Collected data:
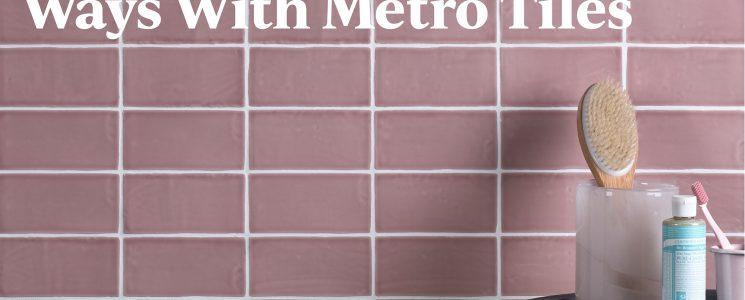 Ways With Metro Tiles edit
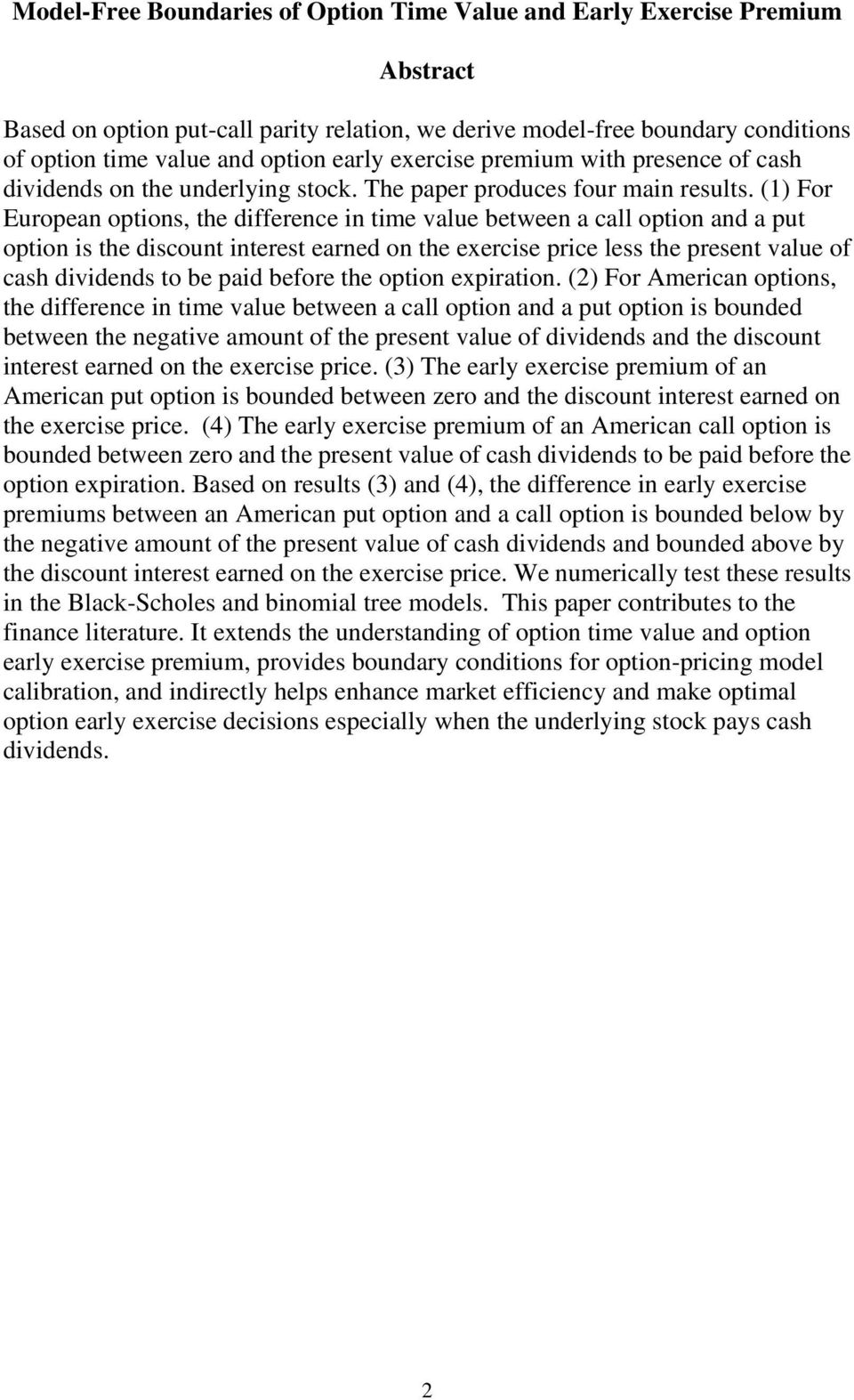 (1) For European options, the difference in time value between a call option and a put option is the discount interest earned on the exercise price less the present value of cash dividends to be paid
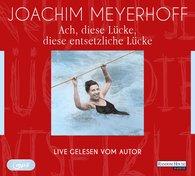 Joachim  Meyerhoff - Ach, diese Lücke, diese entsetzliche Lücke. Live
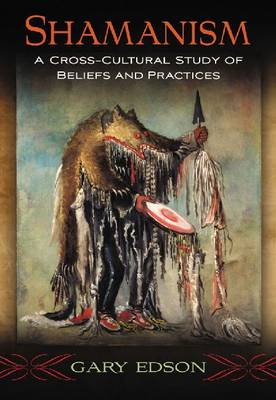 Shamanism: A Cross-Cultural Study of Beliefs and Practices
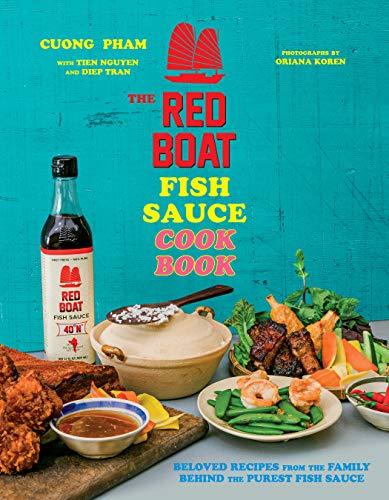 The Red Boat Fish Sauce Cookbook: Beloved Recipes from the Family Behind the Purest Fish Sauce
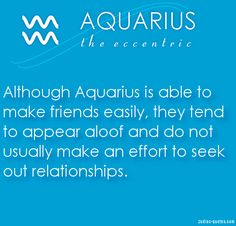 Although Aquarius is able to make friends easily, they tend to appear aloof and do not usually make an effort to seek out relationships.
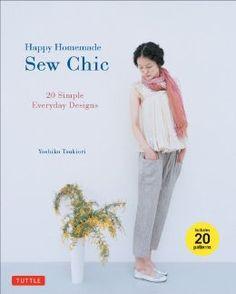 Happy Homemade: Sew Chic: 20 Simple Everyday Designs: Yoshiko Tsukiori: 9784805312872: Amazon.com: Books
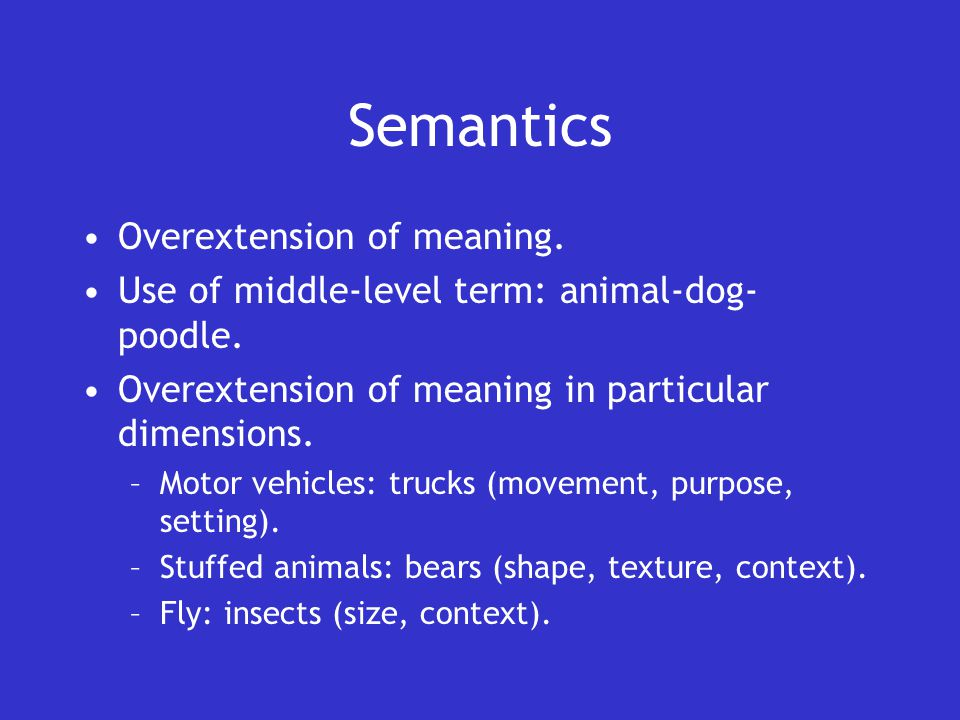 Semantics Overextension of meaning. Use of middle-level term: animal-dog- poodle.
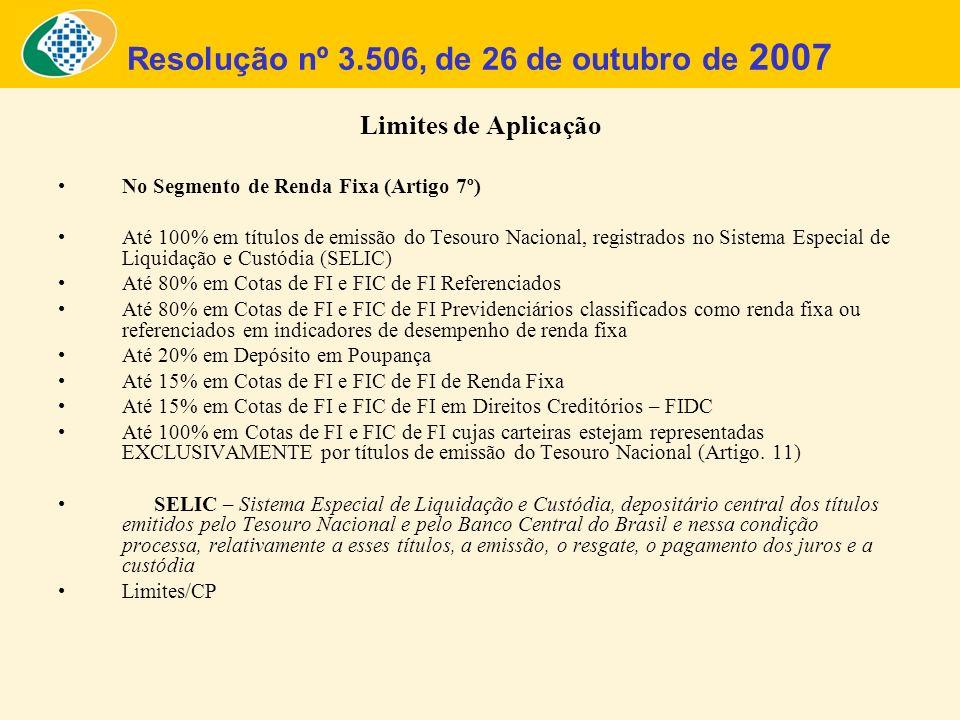Resolução nº 3.506, de 26 de outubro de 2007 Limites de Aplicação No Segmento de Renda Fixa (Artigo 7º) Até 100% em títulos de emissão do Tesouro Naci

▶ [YOUR GOAL]
Return an exact transcription of the entries above, excluding each image.

▶ [EXERCISE SOLUTION]
 Ways With Metro Tiles edit
 (1) For European options, the difference in time value between a call option and a put option is the discount interest earned on the exercise price less the present value of cash dividends to be paid
 Joachim  Meyerhoff - Ach, diese Lücke, diese entsetzliche Lücke. Live
 Shamanism: A Cross-Cultural Study of Beliefs and Practices
 The Red Boat Fish Sauce Cookbook: Beloved Recipes from the Family Behind the Purest Fish Sauce
 Although Aquarius is able to make friends easily, they tend to appear aloof and do not usually make an effort to seek out relationships.
 Happy Homemade: Sew Chic: 20 Simple Everyday Designs: Yoshiko Tsukiori: 9784805312872: Amazon.com: Books
 Semantics Overextension of meaning. Use of middle-level term: animal-dog- poodle.
Resolução nº 3.506, de 26 de outubro de 2007 Limites de Aplicação No Segmento de Renda Fixa (Artigo 7º) Até 100% em títulos de emissão do Tesouro Naci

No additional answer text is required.